Reproduce the passage of the blog post between "Now I look at" and "she needed me.", inclusive, without changing any wording, spelling, or punctuation.

● **DOCUMENT EXTRACT**
++++++++

Thursday, October 02, 2008

She is safe and sound...

1 lil' thoughts
“How are you feeling today?” I asked her at almost 10am.

“A bit painful now….”, she replied.

“What? Painful? And you are still at work?”

“Ya, I am trying to understand if it’s real pain, or Braxton Hicks.”

“What is Braxton Hicks?” I asked.

“Check in the internet lar..”

So, I checked, apparently Braxton Hicks is false labour contractions. Meaning, false alarm. After a while, I checked on her.

“Are you still there?”

“Yes, if I go offline, then, I am home already”

Hours later, I saw that she was offline. So, I sent a sms. She replied at 3+.

“Already done.”

I felt touched and happy for her at the same time. I remember how she told me she is scared of what will happen during labour and stuffs like that. I was so emotional when I told M.

Then Sab messaged from Melbourne, saying she heard J gave birth to a baby boy.

“Why does everyone know you gave birth to a baby boy but me ah?”

“I thought I smsed you to tell you I already delivered? They called and asked about the gender.”

“How come you told me you were expecting a princess when you were still pregnant ah?”

She replied me late at night, “I also don’t know what the gender wo, most people tell me I am carrying a gal.”

“Anyway, I am happy for you, sleep well, it’s late.”

“Thank you.. anyway there’s no such thing as late.. newborn doesn’t know that night is for sleeping..”

There goes my best friend. Always have things to say about whatever I bring up. And that was the closest I could be with her this time. The last, I wasn’t really around, and it was heartbreaking to know she was rather lonely when she was waiting for labour. This time round, I am very near, I almost felt the joy.

Now I look at babies, I have so much emotion stirring inside. I am touched, happy, joyous, pity and feel suffocated at the same time. Perhaps that’s why they always say, you’ll never be prepared by what kids will bring.

But I hope the best for her, wish the best for her, and wish I could be with her all the time when she needed me.

Monday, September 29, 2008

Princess @ A&W

1 lil' thoughts

Wednesday, May 28, 2008

"jia you" JJ...

6 lil' thoughts
Thanks to friends who dropped by to give a few words of encouragement.

++++++++

● **ENTRIES PROVIDED**

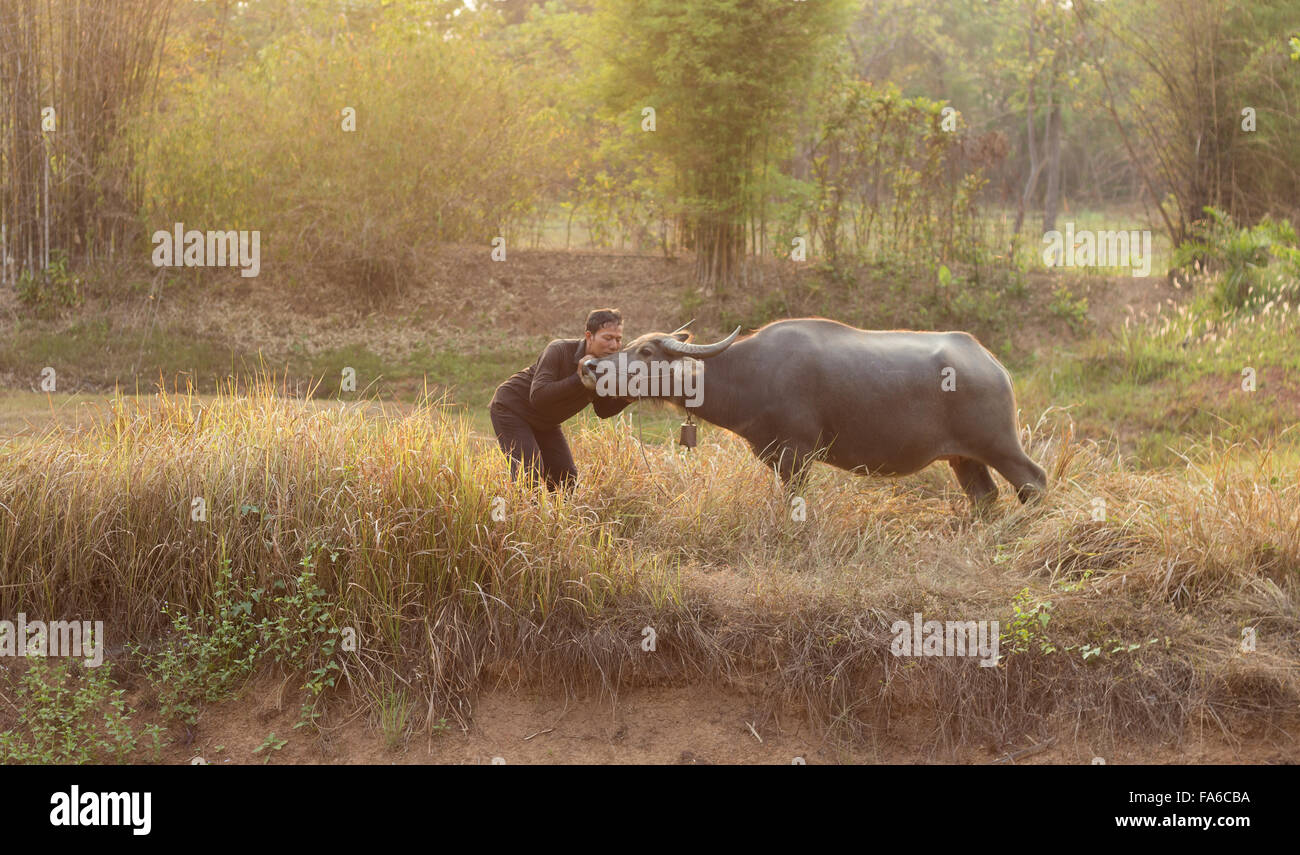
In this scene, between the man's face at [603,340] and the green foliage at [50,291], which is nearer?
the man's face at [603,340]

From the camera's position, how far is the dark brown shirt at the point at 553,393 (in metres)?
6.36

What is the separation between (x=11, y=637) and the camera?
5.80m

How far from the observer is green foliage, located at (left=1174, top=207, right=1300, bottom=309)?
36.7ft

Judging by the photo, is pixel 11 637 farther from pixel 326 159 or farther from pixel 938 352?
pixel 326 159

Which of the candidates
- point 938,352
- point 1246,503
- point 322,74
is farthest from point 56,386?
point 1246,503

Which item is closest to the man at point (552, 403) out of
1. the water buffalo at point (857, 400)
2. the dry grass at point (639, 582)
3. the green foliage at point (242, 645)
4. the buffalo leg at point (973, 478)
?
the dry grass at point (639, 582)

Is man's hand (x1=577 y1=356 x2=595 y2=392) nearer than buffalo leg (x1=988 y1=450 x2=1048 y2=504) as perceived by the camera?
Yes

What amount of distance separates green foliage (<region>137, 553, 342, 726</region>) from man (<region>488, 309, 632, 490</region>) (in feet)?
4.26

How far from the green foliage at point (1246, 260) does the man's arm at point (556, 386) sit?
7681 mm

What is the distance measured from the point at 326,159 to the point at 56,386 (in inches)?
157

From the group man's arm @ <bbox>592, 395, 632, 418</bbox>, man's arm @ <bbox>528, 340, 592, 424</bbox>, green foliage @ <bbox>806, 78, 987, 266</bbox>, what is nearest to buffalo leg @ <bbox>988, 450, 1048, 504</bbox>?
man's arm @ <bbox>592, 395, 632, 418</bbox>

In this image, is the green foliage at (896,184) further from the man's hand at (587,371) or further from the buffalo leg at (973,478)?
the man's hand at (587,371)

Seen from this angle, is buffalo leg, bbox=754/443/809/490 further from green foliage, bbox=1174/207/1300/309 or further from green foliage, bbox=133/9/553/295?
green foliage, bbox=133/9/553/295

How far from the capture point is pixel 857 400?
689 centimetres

++++++++

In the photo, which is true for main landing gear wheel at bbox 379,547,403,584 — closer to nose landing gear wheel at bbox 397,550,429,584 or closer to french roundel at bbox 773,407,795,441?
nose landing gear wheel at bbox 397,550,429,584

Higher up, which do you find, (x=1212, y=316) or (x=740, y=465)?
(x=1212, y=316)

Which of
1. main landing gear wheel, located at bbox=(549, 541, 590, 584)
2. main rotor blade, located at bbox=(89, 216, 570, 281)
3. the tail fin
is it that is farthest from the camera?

++++++++

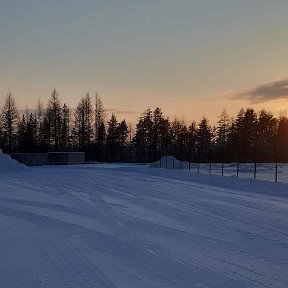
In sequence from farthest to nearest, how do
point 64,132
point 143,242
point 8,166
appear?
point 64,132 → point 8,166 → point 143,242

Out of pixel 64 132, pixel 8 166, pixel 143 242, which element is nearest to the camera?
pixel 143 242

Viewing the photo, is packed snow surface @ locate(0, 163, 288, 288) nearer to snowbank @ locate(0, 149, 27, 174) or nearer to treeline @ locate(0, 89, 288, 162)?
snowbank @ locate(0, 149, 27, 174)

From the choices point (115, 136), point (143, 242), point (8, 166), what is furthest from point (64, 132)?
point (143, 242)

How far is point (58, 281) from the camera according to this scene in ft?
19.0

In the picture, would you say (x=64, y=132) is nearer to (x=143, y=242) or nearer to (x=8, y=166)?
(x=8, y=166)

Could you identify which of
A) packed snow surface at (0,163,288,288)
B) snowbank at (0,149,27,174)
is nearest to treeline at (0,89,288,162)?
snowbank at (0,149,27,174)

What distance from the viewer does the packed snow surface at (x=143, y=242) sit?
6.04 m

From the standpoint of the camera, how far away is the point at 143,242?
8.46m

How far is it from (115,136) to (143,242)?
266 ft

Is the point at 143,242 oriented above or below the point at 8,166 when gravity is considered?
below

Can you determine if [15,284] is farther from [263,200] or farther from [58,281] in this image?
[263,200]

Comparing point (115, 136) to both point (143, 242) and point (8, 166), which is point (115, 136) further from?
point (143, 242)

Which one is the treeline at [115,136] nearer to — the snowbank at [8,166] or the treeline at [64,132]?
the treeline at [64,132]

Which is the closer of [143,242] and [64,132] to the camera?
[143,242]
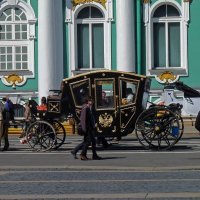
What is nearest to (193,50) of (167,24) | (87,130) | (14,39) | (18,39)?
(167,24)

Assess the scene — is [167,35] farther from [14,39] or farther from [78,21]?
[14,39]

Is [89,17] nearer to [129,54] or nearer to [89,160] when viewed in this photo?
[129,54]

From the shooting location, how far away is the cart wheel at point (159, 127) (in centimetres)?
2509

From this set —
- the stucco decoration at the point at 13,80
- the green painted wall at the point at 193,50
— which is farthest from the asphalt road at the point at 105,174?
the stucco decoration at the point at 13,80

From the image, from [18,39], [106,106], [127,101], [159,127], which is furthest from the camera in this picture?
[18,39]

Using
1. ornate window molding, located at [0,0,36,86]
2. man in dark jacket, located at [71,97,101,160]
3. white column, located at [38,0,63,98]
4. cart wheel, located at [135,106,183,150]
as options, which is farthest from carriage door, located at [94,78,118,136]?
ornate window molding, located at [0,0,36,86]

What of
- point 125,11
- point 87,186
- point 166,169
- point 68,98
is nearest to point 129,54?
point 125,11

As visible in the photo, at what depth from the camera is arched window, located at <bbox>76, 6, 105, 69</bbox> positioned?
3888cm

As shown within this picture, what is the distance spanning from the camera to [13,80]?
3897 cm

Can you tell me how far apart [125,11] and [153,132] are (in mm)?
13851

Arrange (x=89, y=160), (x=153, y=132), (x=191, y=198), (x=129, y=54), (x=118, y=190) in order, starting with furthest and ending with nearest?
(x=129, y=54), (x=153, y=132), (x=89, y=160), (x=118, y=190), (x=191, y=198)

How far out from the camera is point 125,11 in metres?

++++++++

● **TASK ANSWER**
Now I look at babies, I have so much emotion stirring inside. I am touched, happy, joyous, pity and feel suffocated at the same time. Perhaps that’s why they always say, you’ll never be prepared by what kids will bring.

But I hope the best for her, wish the best for her, and wish I could be with her all the time when she needed me.